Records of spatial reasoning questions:

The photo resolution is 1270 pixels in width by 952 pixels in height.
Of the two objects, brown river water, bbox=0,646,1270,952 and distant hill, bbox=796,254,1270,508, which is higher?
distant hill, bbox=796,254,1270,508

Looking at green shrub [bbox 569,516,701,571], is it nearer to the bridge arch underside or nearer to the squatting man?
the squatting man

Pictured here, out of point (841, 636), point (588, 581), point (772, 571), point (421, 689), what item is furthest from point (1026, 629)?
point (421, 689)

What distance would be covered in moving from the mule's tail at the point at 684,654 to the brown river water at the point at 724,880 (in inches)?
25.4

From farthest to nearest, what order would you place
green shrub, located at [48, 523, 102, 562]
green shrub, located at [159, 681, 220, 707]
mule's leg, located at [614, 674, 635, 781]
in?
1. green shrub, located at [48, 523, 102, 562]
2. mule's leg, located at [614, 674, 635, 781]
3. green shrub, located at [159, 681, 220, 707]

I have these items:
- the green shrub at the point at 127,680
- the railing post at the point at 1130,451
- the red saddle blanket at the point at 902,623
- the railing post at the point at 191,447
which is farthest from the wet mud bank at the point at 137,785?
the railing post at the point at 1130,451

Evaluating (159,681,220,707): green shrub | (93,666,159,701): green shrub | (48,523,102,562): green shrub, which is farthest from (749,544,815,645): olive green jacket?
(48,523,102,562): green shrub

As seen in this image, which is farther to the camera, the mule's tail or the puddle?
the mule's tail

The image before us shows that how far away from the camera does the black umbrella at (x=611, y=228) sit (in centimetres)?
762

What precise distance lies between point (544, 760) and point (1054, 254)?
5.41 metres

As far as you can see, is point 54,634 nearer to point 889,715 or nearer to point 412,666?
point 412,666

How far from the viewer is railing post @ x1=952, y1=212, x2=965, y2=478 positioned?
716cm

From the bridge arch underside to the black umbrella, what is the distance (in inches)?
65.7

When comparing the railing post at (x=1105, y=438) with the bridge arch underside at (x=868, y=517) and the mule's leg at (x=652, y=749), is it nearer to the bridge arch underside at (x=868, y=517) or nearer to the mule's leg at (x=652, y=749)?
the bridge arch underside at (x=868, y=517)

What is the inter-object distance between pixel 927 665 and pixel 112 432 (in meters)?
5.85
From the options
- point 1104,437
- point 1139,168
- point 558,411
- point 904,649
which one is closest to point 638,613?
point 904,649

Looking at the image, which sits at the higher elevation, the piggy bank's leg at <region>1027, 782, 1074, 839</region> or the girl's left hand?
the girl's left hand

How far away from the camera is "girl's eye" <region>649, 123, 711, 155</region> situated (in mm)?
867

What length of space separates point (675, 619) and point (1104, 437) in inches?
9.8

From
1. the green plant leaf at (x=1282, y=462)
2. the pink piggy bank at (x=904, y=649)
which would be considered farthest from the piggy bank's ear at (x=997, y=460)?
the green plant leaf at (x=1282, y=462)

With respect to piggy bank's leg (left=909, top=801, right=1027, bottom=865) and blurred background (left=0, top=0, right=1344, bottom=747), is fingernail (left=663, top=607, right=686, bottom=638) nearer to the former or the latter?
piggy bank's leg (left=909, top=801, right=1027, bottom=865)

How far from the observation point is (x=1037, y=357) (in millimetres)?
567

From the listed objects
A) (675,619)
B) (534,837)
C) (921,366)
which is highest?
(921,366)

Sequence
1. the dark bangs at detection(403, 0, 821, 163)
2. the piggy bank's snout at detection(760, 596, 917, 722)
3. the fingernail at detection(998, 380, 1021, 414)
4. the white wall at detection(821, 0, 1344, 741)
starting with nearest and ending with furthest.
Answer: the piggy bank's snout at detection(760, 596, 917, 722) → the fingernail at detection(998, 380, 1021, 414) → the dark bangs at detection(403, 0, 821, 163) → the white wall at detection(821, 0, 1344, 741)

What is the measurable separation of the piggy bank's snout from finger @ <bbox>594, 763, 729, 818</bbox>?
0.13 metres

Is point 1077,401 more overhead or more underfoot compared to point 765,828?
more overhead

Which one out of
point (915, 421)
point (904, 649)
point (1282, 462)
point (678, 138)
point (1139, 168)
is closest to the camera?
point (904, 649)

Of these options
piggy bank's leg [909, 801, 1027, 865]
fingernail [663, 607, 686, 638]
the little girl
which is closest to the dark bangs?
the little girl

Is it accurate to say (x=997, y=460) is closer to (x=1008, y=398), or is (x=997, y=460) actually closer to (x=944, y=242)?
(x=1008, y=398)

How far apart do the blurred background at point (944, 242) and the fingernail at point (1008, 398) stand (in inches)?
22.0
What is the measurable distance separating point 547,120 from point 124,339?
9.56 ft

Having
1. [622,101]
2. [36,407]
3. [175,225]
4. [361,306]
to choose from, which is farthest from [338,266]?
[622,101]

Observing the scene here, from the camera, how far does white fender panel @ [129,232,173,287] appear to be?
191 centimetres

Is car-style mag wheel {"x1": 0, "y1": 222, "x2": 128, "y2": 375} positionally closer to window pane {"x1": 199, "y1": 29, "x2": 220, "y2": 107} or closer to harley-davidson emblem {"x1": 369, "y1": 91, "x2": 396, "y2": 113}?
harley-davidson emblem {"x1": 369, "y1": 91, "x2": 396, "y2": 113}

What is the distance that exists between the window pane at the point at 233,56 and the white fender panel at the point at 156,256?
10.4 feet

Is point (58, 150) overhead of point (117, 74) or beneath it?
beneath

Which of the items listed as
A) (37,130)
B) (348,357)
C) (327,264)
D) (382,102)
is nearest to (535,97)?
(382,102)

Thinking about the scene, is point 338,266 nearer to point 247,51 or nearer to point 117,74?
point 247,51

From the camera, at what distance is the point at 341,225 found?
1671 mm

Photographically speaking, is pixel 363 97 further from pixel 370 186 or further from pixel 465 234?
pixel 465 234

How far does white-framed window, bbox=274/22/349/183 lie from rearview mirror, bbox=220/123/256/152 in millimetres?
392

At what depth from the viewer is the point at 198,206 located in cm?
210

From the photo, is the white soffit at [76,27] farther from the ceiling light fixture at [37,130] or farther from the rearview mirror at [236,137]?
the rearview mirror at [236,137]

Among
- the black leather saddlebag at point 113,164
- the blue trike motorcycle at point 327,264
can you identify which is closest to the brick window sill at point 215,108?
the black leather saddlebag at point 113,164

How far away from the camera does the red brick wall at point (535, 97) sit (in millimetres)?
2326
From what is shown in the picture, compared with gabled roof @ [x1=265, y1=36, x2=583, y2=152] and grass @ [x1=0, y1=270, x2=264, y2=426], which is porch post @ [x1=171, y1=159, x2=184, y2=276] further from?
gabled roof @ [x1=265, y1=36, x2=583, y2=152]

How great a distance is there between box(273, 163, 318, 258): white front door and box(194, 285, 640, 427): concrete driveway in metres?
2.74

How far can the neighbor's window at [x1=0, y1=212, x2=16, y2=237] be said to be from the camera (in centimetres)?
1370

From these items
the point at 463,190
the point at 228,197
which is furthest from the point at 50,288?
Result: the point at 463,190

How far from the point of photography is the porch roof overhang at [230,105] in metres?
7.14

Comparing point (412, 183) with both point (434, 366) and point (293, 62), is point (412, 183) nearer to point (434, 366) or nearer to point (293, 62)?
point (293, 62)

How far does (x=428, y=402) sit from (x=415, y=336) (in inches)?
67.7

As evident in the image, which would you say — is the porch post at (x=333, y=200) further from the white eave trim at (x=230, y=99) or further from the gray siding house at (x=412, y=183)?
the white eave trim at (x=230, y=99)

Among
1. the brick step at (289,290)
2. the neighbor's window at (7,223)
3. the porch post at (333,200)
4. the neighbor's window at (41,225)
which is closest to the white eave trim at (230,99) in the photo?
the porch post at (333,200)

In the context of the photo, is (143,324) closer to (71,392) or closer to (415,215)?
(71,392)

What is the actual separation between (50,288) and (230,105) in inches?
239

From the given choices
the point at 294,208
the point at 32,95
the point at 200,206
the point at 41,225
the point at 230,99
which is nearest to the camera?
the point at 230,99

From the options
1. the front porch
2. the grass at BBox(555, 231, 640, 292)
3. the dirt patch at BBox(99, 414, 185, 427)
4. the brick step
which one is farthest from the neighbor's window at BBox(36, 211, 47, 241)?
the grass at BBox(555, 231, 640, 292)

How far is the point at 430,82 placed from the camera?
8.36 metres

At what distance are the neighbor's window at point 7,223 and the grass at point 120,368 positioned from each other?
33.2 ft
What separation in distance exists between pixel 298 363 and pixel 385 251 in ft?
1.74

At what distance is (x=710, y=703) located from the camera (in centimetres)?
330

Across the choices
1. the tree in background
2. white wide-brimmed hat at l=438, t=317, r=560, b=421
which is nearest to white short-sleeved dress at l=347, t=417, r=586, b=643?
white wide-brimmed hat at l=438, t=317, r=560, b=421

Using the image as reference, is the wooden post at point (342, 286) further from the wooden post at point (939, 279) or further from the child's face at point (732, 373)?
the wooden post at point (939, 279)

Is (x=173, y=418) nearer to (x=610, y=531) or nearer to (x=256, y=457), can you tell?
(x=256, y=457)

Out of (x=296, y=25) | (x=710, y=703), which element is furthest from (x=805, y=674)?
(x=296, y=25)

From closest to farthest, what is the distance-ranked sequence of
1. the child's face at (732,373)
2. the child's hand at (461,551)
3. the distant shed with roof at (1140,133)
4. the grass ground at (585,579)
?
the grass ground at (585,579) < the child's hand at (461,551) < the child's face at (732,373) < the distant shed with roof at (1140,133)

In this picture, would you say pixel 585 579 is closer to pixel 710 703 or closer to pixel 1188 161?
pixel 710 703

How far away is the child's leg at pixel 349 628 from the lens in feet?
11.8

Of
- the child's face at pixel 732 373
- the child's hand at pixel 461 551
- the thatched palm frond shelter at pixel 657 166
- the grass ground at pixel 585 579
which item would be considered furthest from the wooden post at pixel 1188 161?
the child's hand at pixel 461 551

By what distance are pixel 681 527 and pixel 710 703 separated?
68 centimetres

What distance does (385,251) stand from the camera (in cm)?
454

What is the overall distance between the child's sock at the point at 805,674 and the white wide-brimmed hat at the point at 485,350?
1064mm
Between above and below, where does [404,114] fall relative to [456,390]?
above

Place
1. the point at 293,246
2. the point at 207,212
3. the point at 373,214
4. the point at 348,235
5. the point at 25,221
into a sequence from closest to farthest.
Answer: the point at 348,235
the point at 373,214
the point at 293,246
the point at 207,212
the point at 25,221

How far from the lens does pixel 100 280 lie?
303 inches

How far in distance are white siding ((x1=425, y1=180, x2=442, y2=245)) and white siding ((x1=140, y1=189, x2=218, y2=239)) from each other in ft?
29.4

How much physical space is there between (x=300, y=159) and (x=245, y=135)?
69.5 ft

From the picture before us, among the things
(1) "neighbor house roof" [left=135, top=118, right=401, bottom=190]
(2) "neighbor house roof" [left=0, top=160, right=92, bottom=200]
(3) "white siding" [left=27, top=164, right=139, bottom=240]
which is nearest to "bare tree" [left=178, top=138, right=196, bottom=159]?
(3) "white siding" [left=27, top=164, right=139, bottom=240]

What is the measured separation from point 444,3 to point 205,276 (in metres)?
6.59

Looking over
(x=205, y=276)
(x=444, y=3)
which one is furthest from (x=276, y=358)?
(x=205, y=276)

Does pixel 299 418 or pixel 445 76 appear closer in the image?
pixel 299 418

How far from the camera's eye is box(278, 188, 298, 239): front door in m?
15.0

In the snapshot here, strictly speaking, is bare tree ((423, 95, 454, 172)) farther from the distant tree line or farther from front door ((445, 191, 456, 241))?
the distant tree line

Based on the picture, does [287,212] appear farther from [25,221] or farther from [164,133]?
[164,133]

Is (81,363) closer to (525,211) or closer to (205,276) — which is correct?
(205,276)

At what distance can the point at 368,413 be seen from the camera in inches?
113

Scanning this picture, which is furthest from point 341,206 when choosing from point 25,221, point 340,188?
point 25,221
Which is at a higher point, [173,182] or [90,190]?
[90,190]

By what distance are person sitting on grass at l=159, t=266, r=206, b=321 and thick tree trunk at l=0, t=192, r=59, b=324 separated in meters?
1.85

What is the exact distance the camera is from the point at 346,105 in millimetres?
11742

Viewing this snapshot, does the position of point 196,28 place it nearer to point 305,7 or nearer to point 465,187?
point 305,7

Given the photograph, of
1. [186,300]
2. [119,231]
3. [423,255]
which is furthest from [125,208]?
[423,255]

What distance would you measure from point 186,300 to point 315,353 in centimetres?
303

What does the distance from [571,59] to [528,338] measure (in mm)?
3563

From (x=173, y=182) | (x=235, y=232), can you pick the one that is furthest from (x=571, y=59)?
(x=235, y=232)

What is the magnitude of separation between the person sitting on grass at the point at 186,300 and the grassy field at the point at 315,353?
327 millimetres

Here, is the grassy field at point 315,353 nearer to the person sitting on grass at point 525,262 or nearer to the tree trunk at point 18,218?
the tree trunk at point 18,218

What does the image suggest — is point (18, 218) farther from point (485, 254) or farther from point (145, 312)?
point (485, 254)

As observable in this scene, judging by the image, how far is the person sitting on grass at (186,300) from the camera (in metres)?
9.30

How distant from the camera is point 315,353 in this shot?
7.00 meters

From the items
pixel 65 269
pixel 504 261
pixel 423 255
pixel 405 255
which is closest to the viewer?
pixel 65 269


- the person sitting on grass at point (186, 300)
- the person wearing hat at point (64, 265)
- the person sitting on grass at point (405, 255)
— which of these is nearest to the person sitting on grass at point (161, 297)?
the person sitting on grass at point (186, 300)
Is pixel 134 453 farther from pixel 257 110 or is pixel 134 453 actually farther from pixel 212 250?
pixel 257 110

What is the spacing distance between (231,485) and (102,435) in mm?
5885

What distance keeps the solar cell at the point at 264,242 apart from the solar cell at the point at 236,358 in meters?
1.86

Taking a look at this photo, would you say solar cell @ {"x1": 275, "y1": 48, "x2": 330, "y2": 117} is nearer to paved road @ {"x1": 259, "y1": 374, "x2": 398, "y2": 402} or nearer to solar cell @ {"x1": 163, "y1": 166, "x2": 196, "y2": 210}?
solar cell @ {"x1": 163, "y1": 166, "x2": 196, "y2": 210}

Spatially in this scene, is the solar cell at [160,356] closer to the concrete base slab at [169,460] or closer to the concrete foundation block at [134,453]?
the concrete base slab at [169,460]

# Task brief
Give the lines from the one containing "What is the spacing" through the end of the entries again, exactly as written and with no other lines.

# The solution
What is the spacing distance between (231,485) and (102,435) in mm?
5885

What distance keeps the solar cell at the point at 264,242 apart from the solar cell at the point at 236,358 in meters?
1.86

Taking a look at this photo, would you say solar cell @ {"x1": 275, "y1": 48, "x2": 330, "y2": 117} is nearer to paved road @ {"x1": 259, "y1": 374, "x2": 398, "y2": 402} or nearer to solar cell @ {"x1": 163, "y1": 166, "x2": 196, "y2": 210}?
solar cell @ {"x1": 163, "y1": 166, "x2": 196, "y2": 210}

Spatially in this scene, is the solar cell at [160,356] closer to the concrete base slab at [169,460] or closer to the concrete foundation block at [134,453]?
the concrete base slab at [169,460]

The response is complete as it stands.